The purpose of this document is to guide the user through all the steps required to configure a Palo Alto Networks unit for POC testing. There are three installation scenarios for you to choose from TAP, Vwire, or Layer 3.
The configuration is designed to produce maximum logging, using real traffic that is either mirrored or seen over from your production network. The recommended TAP installation will in turn produce the most comprehensive Security Lifecycle Review (SLR) reports possible with maximum visibility.
NOTE: If your evaluation unit came directly from a partner/reseller, distributor, or Palo Alto Networks some of these configurations might already pre-configured. Typically, units shipped from partners are already licensed and registered to the partner who sent it. Below are links to information that will help you decide on the best evaluation for you.
TAP - Tap Mode Deployments
Vwire - Virtual Wire Deployments
Layer 3 - Layer 3 Interfaces
The End User Agreement must be accepted to create a user account.
You will receive an email that contains a link to activate your user account. Click on the activation link, log in to the Customer Support Portal (https://support.paloaltonetworks.com). Setup the two security questions, and you will be taken to the Account Home tab.
If you are evaluating our physical appliance, use step 3.1.
The device is now registered, and you should see a confirmation on this page.
Connect a serial cable to the CONSOLE port on the firewall, using 9600-8-N-1 on a console emulator, such as Putty. Set Putty for Serial. This will likely require you to use a USB to serial adapter to convert the 9-pin serial to USB, as the firewall ships with a 9-pin to RJ45 console cable. Determine an open IP address on the network that the firewall management interface can use and ensure this IP has access to the Internet using https and is accessible from your desktop.
On new hardware models (PA-220, PA-820, or PA-850), you may use the built-in micro-USB port to console in.

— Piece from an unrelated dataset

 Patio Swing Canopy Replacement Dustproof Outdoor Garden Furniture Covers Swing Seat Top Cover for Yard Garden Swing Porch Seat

Download and install the Microchip driver for Windows. (Not required for Windows 10.) Additional information on the micro USB console port found here.
NOTE: As an alternate approach to using the console port, you can plug a laptop into the MGT port, put a 192.168.1.x IP on their Ethernet NIC and browse to https://192.168.1.1 to login and change the IP in the GUI. Once this change is committed, you will lose your connection to the console (assuming you assigned it outside of that network). Then simply revert to your previous IP, and login to the newly set IP.

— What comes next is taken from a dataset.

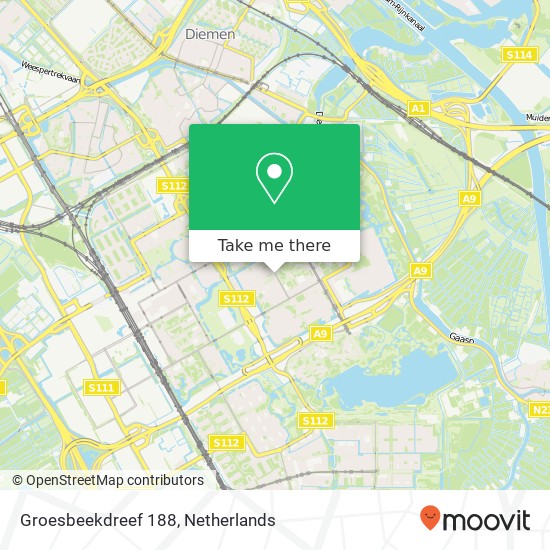 Groesbeekdreef 188, 1104 PV Amsterdam map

Log in using the defaults:
From the console, execute the following commands:
> configure (brings you into EDIT mode) # set deviceconfig system ip-address x.x.x.x netmask x.x.x.x # set deviceconfig system dns-setting servers primary x.x.x.x default-gateway x.x.x.x # commit # exit (brings you out of EDIT mode)
You should see the commit process occur and return to a prompt. If you get any formatting errors that keep you from setting the DNS, configure the IP and netmask. DNS can be configured later inside the web interface.

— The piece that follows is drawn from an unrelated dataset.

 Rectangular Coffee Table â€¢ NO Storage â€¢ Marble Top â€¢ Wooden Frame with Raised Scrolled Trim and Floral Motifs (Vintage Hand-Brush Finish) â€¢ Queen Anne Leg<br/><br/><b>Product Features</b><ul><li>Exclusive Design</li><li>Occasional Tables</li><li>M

Ensure that the evaluation unit is on the inside of the network (behind any existing firewall, IPS, web proxy, etc) and is receiving mirrored or spanned traffic from the core switch. By default, the TAP interface on the evaluation unit is ethernet1/3. Also, ensure that the Management Interface is connected and has external (https) access as well as being internally accessible.
Use the web interface to perform the initial setup by browsing (https://x.x.x.x) to the IP you assigned.
NOTE: We will create this as an “Any to Any” Rule. Any configuration will reflect accurately in the logs however, so if you choose to write additional rules that do block things, those blocks will show in the logs.
NOTE: These will be users or groups pulled from your Active Directory Domain. Users and groups of users will only appear after User-ID has been configured.
Commit to apply your policy to the data plane, making it now take effect.
After a minute or so, you should now be able to see traffic logging start to appear under Monitor > Logs > Traffic.
For this install, we are going to be within the production network, and it must be planned around the changes that can affect production traffic. For this guide, we are under the assumption that we are within the production network but not replacing the firewall. With a Layer 3 installation, you would also be able to test a GlobalProtect VPN setup as well.
Below is an example of this network diagram:
Palo Alto Networks Firewall configuration
For this, we will be utilizing the web interface to perform our configuration moving forward. To reach this page, browsing to the IP that was setup for the management interface (https://x.x.x.x).
Resulting page should look like this:
Device tab config is same as Tap mode
When looking at the user interface for the firewall, we have seven tabs across the top. We will now select the Network tab.
Now that we are in the network tab, we are going to create our security zones by selecting Zones on the left.